Without socks, the moisture given off by ones feet will build up and could freeze, leading to frostbite. Socks not only help with sweat, they also help keep feet warm and dry in cold environments where frostbite can be a common problem. Socks help to absorb this sweat and draw it to areas where air can wick the perspiration away. The average foot has 250,000 sweat glands and the average pair gives off about half a pint (almost 250mL) of perspiration per day.

The most commonly known "Tube Socks" were invented by Thomas Kelly and Hugh Ryan, in 1875. Socks are also frequently worn without shoes, typically indoors. They are sometimes worn with open-toed shoes, such as sandals, but the practice is considered somewhat unfashionable (and can earn the wearer the label of shoebie).
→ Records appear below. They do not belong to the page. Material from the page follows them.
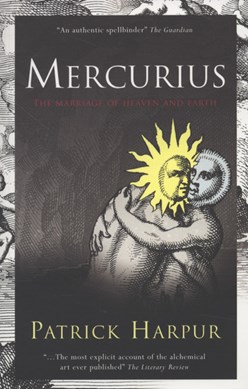 Mercurius, or, the marriage of heaven & earth by Patrick Harpur
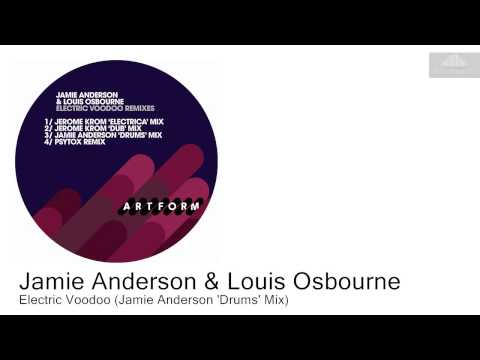 Jamie Anderson & Louis Osbourne - Electric Voodoo (Jamie Anderson 'Drums' Mix)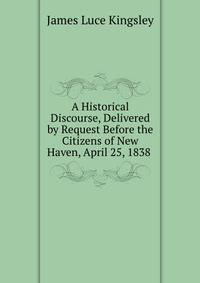 A Historical Discourse, Delivered by Request Before the Citizens of New Haven, April 25, 1838 .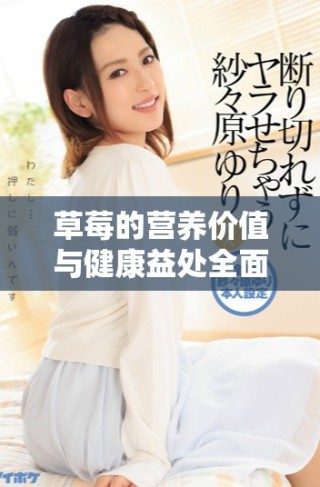 草莓的营养价值与健康益处全面解析，提升你的饮食选择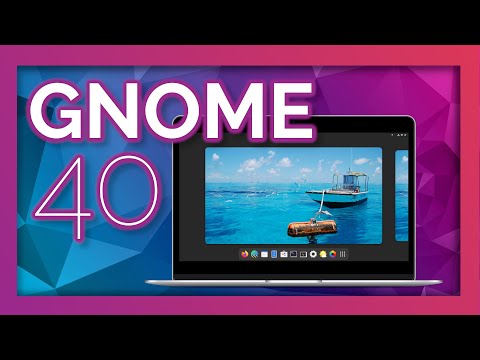 GNOME 40 - The biggest update to GNOME since GNOME 3, and probably the best one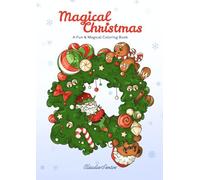 Magical Christmas: Dive into Holiday Magic with this Festive Christmas Coloring Book for All Ages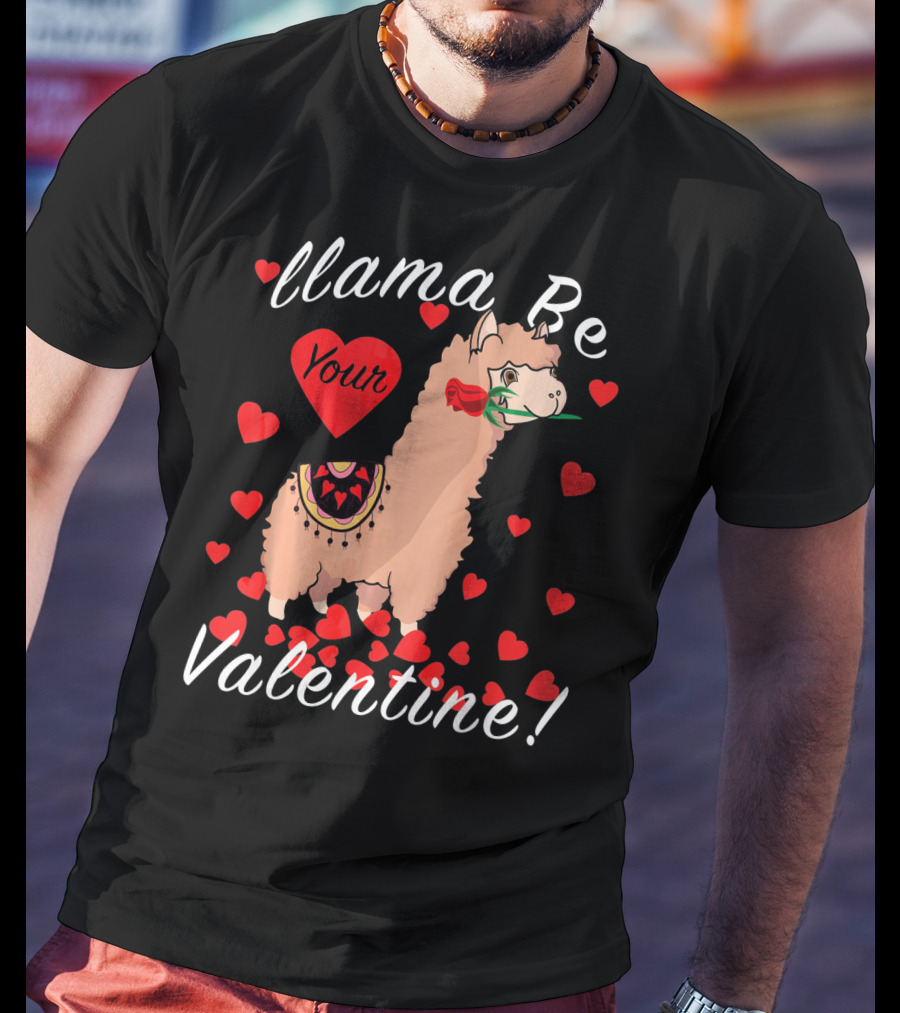 Llama Be Your Valentine Cute Llama Hearts T-Shirt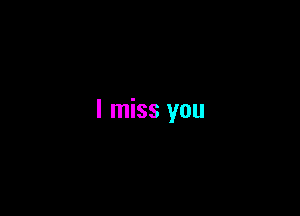 I miss you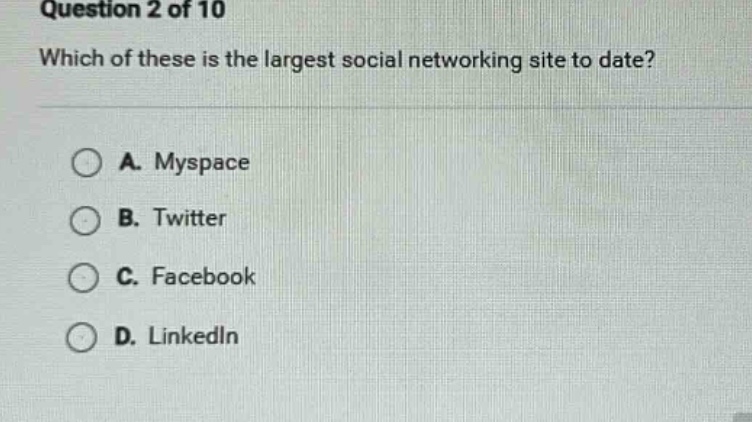 question 2 of 10 which of these is the largest social networking site t…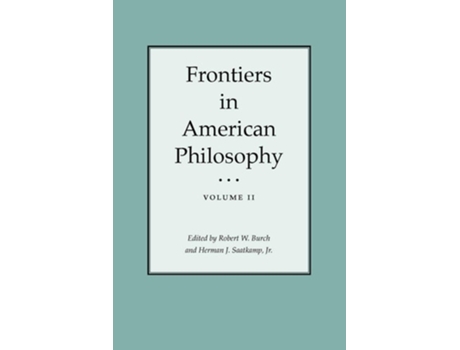 Livro Frontiers in American Philosophy Volume II de Robert W. Burch (Inglês)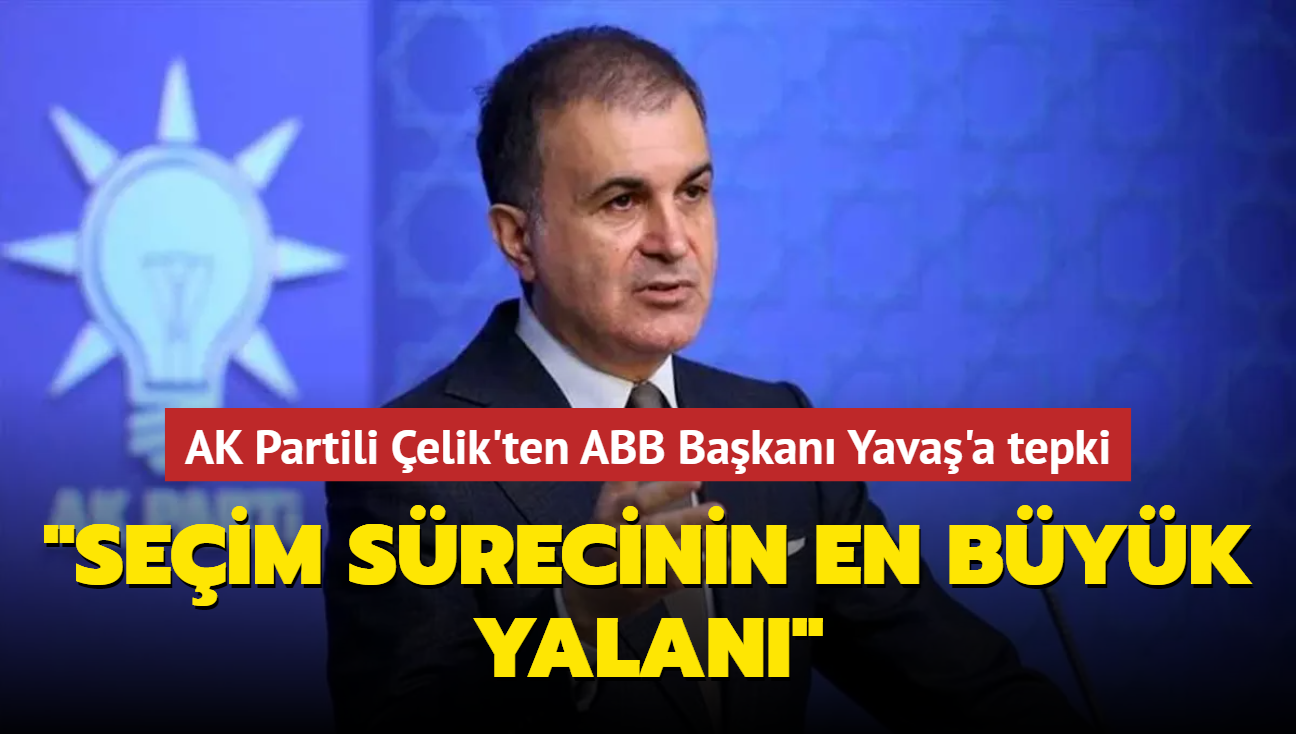 AK Partili elik'ten ABB Bakan Yava'a tepki... "Seim srecinin en byk yalan"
Socks are designed for wear with footwear that covers the entire foot, such as athletic shoes, boots, or dress shoes.

A sock is a baglike covering for the human foot and/or lower leg, which is designed to:. A socks link is a string with clips on both ends that clip socks together while they are in the washers and dryers. A socks bag is a permeable bag that holds socks together while they are in the washer and dryer. Socks are by nature cannibalistic, but they only eat their mates.

This neatly explains why there are always too few socks and too many coathangers. Socks are the larval form of the coathanger. wormholes open in the dryer, sucking socks into a different part of the universe, a planet that closely resembles ours except that socks mysteriously appear out of nowhere, while coat hangers vanish. As a warmer alternative to a snowball.

When filled with rocks, or other hard objects, as a rudimentary weapon. As a mitten, albeit with no thumb opening. As a sock puppet. absorb sweat from the feet.

keep feet warm, and. ease chafing between the foot and footwear,.